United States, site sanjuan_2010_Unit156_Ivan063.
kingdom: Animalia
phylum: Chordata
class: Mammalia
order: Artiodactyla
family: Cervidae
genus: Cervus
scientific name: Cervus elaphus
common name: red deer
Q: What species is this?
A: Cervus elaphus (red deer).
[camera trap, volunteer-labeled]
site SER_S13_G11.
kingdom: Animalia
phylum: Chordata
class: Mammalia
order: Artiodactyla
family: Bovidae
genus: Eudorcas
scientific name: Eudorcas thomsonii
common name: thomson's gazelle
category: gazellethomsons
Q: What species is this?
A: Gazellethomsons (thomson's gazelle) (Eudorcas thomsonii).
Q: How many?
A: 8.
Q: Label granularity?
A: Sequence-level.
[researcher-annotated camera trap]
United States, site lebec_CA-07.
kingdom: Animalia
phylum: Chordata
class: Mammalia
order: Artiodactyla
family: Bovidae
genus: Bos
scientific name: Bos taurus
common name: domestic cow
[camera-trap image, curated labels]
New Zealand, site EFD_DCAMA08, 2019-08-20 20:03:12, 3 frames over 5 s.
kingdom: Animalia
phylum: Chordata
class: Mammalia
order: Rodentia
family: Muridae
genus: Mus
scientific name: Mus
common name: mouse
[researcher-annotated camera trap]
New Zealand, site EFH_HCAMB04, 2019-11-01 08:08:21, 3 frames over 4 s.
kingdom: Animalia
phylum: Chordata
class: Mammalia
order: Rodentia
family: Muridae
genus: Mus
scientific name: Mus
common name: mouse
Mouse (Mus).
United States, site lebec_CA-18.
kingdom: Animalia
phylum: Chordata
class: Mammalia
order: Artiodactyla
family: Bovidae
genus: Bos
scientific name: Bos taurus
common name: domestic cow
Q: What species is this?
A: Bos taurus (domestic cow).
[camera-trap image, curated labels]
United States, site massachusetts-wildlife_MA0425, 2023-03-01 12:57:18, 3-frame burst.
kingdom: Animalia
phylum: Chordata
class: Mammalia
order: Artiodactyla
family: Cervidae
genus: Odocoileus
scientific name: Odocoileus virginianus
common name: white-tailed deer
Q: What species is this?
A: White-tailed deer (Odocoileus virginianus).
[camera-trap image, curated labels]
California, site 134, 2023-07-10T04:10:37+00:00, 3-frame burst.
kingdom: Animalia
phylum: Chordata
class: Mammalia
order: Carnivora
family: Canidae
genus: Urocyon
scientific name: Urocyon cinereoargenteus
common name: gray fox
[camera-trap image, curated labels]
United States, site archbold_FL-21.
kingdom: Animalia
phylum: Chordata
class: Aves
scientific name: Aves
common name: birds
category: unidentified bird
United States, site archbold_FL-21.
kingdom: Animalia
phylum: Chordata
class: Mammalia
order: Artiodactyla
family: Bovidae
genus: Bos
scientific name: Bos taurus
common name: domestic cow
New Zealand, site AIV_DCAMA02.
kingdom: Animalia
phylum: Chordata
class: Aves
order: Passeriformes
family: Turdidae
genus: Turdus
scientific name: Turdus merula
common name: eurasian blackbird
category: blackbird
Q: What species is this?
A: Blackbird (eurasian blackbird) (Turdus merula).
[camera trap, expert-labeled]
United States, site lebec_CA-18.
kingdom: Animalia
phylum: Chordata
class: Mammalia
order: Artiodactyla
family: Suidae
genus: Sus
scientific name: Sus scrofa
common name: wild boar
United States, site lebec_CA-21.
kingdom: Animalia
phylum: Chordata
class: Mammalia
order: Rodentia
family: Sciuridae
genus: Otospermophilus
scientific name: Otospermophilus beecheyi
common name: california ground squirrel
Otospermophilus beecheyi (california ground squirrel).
******************************
» What needs to be done:
Your task is to output all of the data above word for word.

» Output of the exercise:
United States, site sanjuan_2010_Unit156_Ivan063.
kingdom: Animalia
phylum: Chordata
class: Mammalia
order: Artiodactyla
family: Cervidae
genus: Cervus
scientific name: Cervus elaphus
common name: red deer
Q: What species is this?
A: Cervus elaphus (red deer).
[camera trap, volunteer-labeled]
site SER_S13_G11.
kingdom: Animalia
phylum: Chordata
class: Mammalia
order: Artiodactyla
family: Bovidae
genus: Eudorcas
scientific name: Eudorcas thomsonii
common name: thomson's gazelle
category: gazellethomsons
Q: What species is this?
A: Gazellethomsons (thomson's gazelle) (Eudorcas thomsonii).
Q: How many?
A: 8.
Q: Label granularity?
A: Sequence-level.
[researcher-annotated camera trap]
United States, site lebec_CA-07.
kingdom: Animalia
phylum: Chordata
class: Mammalia
order: Artiodactyla
family: Bovidae
genus: Bos
scientific name: Bos taurus
common name: domestic cow
[camera-trap image, curated labels]
New Zealand, site EFD_DCAMA08, 2019-08-20 20:03:12, 3 frames over 5 s.
kingdom: Animalia
phylum: Chordata
class: Mammalia
order: Rodentia
family: Muridae
genus: Mus
scientific name: Mus
common name: mouse
[researcher-annotated camera trap]
New Zealand, site EFH_HCAMB04, 2019-11-01 08:08:21, 3 frames over 4 s.
kingdom: Animalia
phylum: Chordata
class: Mammalia
order: Rodentia
family: Muridae
genus: Mus
scientific name: Mus
common name: mouse
Mouse (Mus).
United States, site lebec_CA-18.
kingdom: Animalia
phylum: Chordata
class: Mammalia
order: Artiodactyla
family: Bovidae
genus: Bos
scientific name: Bos taurus
common name: domestic cow
Q: What species is this?
A: Bos taurus (domestic cow).
[camera-trap image, curated labels]
United States, site massachusetts-wildlife_MA0425, 2023-03-01 12:57:18, 3-frame burst.
kingdom: Animalia
phylum: Chordata
class: Mammalia
order: Artiodactyla
family: Cervidae
genus: Odocoileus
scientific name: Odocoileus virginianus
common name: white-tailed deer
Q: What species is this?
A: White-tailed deer (Odocoileus virginianus).
[camera-trap image, curated labels]
California, site 134, 2023-07-10T04:10:37+00:00, 3-frame burst.
kingdom: Animalia
phylum: Chordata
class: Mammalia
order: Carnivora
family: Canidae
genus: Urocyon
scientific name: Urocyon cinereoargenteus
common name: gray fox
[camera-trap image, curated labels]
United States, site archbold_FL-21.
kingdom: Animalia
phylum: Chordata
class: Aves
scientific name: Aves
common name: birds
category: unidentified bird
United States, site archbold_FL-21.
kingdom: Animalia
phylum: Chordata
class: Mammalia
order: Artiodactyla
family: Bovidae
genus: Bos
scientific name: Bos taurus
common name: domestic cow
New Zealand, site AIV_DCAMA02.
kingdom: Animalia
phylum: Chordata
class: Aves
order: Passeriformes
family: Turdidae
genus: Turdus
scientific name: Turdus merula
common name: eurasian blackbird
category: blackbird
Q: What species is this?
A: Blackbird (eurasian blackbird) (Turdus merula).
[camera trap, expert-labeled]
United States, site lebec_CA-18.
kingdom: Animalia
phylum: Chordata
class: Mammalia
order: Artiodactyla
family: Suidae
genus: Sus
scientific name: Sus scrofa
common name: wild boar
United States, site lebec_CA-21.
kingdom: Animalia
phylum: Chordata
class: Mammalia
order: Rodentia
family: Sciuridae
genus: Otospermophilus
scientific name: Otospermophilus beecheyi
common name: california ground squirrel
Otospermophilus beecheyi (california ground squirrel).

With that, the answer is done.